Test cricket is renowned as the game of second chances; bowling fast in Sri Lanka it does not always seem this way. With the Dukes ball on inhospitable tracks, the fast bowler’s lot, essentially, is of being granted one short new ball spell – no more than five overs, thanks to the heat – before passing the baton to spin. They might never get it back: in the second innings at Colombo three years ago, Broad bowled four overs with the new ball, and then only one of the next 78 overs in the innings. So the importance of every delivery with the new ball for quick bowlers – to take wickets and to justify their berth in the side – in Sri Lanka is amplified. 

Broad has often spoken about his focus on leave percentage – the proportion of deliveries that batsmen have to play at. The data endorses what observers of Broad have long thought: he is far more dangerous when he is harder to leave. “I judge myself now on how much I make a batsman play in a day,” Broad said last summer. “If I am bowling badly, my leave percentage will be 30 per cent — I am getting left 30 per cent of the time. If I am bowling brilliantly, it will be 16 per cent or 17 per cent.” 

These observations double as an explanation for Broad’s poor record in Sri Lanka. Until this Test, batsmen had left 23 per cent of Broad’s deliveries in Sri Lanka, soaring to 30 per cent in his first spell. Too often, Broad has squandered the scintilla of movement offered to the new ball.

For all his wonderful bowling in England in recent years, the challenge of Sri Lanka demanded Broad hatch new plans too. That meant different fielding positions and different deliveries. Both earned him a wicket in his new-ball spell.

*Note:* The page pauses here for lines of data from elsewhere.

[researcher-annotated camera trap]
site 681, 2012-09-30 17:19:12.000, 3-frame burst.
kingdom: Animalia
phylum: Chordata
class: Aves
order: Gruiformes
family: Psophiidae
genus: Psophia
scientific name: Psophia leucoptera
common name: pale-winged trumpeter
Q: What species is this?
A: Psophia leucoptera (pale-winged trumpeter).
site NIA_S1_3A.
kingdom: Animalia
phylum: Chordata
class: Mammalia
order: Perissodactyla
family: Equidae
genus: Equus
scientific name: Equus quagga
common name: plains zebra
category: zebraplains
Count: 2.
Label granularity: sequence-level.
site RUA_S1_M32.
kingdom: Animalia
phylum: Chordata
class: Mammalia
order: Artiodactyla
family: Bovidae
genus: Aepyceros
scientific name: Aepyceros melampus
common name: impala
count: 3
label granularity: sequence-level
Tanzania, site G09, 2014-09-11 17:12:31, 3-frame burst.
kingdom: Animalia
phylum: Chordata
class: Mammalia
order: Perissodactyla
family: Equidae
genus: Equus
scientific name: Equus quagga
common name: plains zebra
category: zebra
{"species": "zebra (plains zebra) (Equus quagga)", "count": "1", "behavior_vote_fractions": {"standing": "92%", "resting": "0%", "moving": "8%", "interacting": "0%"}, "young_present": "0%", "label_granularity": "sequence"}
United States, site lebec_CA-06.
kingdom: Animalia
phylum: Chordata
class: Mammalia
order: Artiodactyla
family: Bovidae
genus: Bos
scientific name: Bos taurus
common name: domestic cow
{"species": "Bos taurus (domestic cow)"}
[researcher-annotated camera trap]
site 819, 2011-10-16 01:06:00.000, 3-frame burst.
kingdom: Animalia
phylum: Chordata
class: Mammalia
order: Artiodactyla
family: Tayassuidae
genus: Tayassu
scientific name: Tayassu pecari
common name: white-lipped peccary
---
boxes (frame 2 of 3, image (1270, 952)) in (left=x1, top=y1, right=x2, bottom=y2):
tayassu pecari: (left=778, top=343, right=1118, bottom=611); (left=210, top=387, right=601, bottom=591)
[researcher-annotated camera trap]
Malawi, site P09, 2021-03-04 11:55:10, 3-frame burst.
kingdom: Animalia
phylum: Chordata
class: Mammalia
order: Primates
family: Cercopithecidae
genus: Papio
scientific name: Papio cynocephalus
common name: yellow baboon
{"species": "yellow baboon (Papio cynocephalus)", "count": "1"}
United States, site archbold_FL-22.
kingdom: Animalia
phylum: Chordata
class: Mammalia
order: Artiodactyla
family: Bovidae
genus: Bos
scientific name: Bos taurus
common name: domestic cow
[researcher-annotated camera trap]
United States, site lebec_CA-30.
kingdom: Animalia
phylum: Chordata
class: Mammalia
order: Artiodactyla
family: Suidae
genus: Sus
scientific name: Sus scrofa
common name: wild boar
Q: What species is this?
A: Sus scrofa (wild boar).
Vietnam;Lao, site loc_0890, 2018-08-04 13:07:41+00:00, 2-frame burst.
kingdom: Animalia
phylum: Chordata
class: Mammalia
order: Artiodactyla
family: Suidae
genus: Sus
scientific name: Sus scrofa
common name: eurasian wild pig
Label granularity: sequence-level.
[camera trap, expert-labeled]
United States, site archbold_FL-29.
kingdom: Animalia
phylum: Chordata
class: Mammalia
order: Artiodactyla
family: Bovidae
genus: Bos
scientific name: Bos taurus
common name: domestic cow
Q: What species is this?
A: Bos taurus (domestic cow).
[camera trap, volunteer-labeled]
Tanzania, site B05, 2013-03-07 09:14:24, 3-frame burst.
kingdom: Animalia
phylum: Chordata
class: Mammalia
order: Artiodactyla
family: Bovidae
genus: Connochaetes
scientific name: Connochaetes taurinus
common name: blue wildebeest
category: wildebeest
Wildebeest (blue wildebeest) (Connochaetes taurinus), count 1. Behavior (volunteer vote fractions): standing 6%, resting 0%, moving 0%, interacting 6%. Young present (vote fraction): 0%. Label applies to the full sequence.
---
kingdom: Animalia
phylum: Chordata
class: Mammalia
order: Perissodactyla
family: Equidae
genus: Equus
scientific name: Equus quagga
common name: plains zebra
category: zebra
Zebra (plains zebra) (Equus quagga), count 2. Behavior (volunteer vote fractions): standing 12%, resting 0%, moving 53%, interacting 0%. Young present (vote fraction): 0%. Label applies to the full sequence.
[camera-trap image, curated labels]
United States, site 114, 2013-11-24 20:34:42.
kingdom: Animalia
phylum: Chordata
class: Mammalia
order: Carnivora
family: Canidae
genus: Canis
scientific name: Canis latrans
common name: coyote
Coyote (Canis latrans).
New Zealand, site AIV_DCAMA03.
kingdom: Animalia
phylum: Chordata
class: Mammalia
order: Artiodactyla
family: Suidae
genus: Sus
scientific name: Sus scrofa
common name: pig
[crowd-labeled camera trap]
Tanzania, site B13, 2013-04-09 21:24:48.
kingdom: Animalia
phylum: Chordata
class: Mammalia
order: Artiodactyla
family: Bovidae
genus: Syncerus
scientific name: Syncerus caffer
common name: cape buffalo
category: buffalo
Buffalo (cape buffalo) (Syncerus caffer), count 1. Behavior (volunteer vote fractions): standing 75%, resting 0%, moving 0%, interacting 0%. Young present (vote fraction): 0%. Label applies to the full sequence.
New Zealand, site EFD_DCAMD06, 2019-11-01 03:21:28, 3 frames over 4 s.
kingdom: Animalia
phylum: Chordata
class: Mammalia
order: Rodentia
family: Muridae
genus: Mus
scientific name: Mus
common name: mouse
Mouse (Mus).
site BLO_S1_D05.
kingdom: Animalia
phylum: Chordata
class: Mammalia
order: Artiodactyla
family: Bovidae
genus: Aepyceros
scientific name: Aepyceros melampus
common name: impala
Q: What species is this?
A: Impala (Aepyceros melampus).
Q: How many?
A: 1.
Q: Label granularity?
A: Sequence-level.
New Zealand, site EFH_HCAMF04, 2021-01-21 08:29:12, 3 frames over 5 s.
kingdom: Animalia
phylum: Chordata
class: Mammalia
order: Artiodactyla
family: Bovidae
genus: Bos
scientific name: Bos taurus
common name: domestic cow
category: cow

The different fielding position, Jonny Bairstow at leg slip, snared Lahiru Thirimanne flicking a delivery from around the wicket. Then, the different delivery did the same. A leg cutter – a delivery Broad has honed over years, but has no need for with the new ball in England – to Kusal Mendis deviated off the pitch and elicited his outside edge. Craving the simple pleasure of ball on bat after three consecutive ducks in South Africa, Mendis was particularly susceptible to such a delivery.

These two new-ball wickets – which could have been three, had Jack Leach not misjudged a top-edge from a well-directed bouncer to Kusal Perera – were reward for Broad’s craftmanship. And yet for all that he did differently to bowling in England, one trait was the same: Broad pursued a line and length that could not easily be left alone. Sri Lanka only left 13 per cent of deliveries – four out of 30 – in his opening spell, under half as many as in his previous Tests in the country.

It added up to a spell that encapsulated the best of Broad: taking the essential quality that defines his most dangerous bowling, and fusing it with the specific demands of the conditions, the opposition and the moment. On a wicket that could have been designed to neuter his strengths, here was another snapshot of Broad’s adaptability, intelligence and ceaseless evolution.